[EXCERPT TO READ]
Product Defect Mining
This project is focused on customer reviews on various product defects. The goal of the project is to use machine learning algorithms to train on sets of these customer reviews in order to be able to easily identify the different defect entities within an unseen review. The identification of these entities will be beneficial to customers, product manufacturers, and governments as it will shed light on the most common defects for a certain product, as well as common defects across a class of products. Additionally, it will bring to light common resolutions for defect symptoms, including both correct and incorrect resolutions. This project also aims to make contributions to the opinion mining research community.
These goals will be accomplished by breaking the project into three main parts: data collection, data labeling, and classifier training. In the data collection phase, a web crawler will be created to pull customer reviews off of forum sites in order to create new datasets. For data labeling, datasets, both pre-existing and newly created, will be split into sentences and be assigned a defect entity based on the content of the sentence. For example, if a sentence describes a product defect, the sentence will be labeled as a symptom, and so on. Finally, in the classifier training portion of the project, machine learning algorithms will be used to classify unlabeled datasets in order to learn what types of words indicate a certain defect entity. While these are the three main aspects of the project, there are other minor phases and categories of work that will be necessary. One of these sub-phases includes designing the database tables that will be used to store the labeled datasets.

[EXTRACTED MATERIAL]
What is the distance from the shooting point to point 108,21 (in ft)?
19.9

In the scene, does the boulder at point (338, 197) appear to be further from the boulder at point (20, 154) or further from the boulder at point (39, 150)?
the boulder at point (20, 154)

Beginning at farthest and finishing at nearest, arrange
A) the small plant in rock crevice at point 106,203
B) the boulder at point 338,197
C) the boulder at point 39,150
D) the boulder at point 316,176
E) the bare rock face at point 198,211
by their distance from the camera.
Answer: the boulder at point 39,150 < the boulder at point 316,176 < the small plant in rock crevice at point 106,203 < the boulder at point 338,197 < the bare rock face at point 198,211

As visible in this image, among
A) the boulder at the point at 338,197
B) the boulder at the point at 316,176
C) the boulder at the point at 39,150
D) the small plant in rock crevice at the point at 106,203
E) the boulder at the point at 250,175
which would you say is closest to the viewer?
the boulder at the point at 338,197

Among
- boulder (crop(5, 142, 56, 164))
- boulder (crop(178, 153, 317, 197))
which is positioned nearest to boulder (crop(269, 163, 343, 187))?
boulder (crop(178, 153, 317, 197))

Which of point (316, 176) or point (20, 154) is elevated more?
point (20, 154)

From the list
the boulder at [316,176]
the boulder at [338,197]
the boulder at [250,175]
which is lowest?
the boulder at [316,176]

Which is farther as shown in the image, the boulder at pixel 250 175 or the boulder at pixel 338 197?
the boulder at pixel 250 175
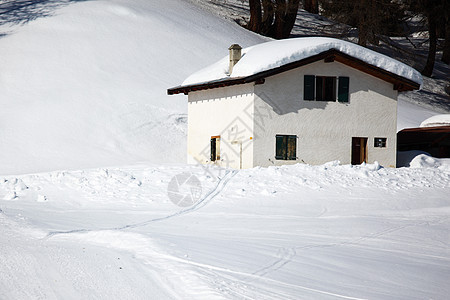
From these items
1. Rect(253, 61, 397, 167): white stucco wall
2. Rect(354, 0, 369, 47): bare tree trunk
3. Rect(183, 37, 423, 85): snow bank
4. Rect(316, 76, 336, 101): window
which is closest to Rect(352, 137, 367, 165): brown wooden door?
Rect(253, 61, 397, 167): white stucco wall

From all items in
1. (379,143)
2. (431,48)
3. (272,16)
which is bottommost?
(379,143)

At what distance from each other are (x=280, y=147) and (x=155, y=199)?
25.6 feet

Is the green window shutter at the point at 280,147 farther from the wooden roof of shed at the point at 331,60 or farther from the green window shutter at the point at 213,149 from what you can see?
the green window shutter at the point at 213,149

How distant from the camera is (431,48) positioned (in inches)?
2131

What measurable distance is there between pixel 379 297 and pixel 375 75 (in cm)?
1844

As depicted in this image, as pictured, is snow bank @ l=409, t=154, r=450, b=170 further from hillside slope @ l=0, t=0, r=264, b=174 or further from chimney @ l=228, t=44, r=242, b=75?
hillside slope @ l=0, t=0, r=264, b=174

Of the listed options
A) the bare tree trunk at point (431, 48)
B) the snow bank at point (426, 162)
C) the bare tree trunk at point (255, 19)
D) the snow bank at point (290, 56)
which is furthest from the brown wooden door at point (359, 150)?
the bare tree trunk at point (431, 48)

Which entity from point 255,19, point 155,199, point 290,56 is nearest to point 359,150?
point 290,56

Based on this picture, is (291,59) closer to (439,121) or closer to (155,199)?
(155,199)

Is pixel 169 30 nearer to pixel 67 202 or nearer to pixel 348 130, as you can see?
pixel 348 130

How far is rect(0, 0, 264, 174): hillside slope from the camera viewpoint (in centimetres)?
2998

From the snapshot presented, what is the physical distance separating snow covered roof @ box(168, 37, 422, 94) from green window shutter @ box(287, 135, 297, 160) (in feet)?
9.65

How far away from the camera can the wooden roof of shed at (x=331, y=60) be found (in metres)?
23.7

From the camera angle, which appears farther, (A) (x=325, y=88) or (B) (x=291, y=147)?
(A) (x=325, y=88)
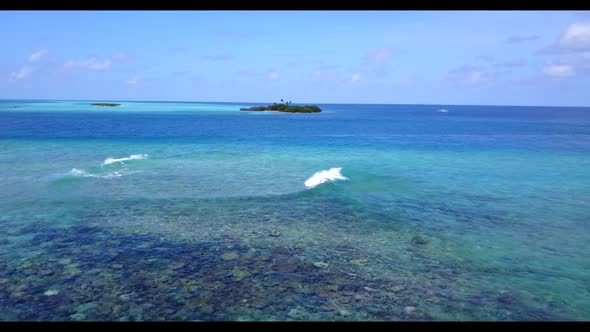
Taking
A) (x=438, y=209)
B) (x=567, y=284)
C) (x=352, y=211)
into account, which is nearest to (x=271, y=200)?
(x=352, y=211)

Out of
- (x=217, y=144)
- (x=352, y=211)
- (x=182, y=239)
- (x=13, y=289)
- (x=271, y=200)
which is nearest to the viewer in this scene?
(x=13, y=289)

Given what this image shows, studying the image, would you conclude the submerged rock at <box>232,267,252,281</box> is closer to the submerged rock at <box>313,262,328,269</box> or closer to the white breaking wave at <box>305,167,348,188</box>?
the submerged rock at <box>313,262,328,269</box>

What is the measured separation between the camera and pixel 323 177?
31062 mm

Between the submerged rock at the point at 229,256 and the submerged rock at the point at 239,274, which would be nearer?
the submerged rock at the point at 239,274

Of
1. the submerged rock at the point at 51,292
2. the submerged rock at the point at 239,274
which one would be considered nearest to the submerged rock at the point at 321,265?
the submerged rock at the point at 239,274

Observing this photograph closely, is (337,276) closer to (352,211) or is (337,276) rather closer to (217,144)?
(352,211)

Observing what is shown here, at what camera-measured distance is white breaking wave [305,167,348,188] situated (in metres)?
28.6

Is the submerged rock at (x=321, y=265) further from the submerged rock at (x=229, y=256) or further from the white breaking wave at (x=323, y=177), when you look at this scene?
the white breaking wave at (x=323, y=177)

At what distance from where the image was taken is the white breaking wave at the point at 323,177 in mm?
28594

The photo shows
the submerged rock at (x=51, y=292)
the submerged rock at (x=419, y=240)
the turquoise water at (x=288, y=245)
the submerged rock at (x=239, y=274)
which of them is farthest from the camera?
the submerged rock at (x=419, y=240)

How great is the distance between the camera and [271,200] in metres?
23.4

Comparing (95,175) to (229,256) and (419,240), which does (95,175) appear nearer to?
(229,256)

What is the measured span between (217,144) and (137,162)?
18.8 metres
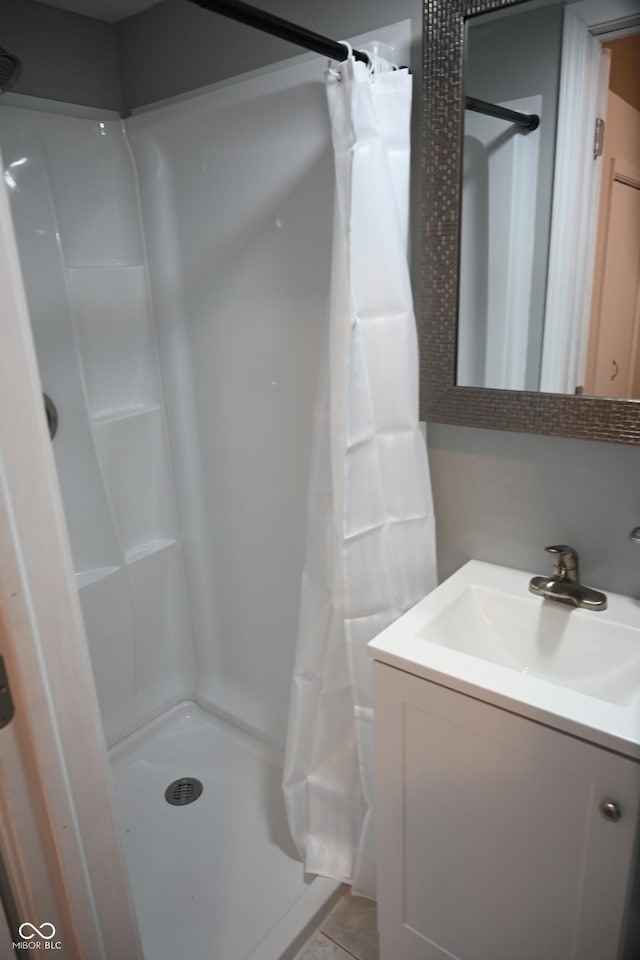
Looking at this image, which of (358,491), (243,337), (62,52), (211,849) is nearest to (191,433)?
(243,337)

[ASSIGNMENT] Could you rewrite the paragraph of the product defect mining text that begins "These goals will be accomplished" as a short list, keeping its main facts?

[RESPONSE]
The project is split into three main parts:
- Data collection: a web crawler will pull customer reviews from forum sites to build new datasets.
- Data labeling: existing and new datasets will be split into sentences. Each sentence gets a defect entity based on its content; for example, a sentence describing a product defect is labeled a symptom.
- Classifier training: machine learning algorithms will classify unlabeled datasets to learn which words indicate a given defect entity.
- Other minor phases are also needed, including designing the database tables that will store the labeled datasets.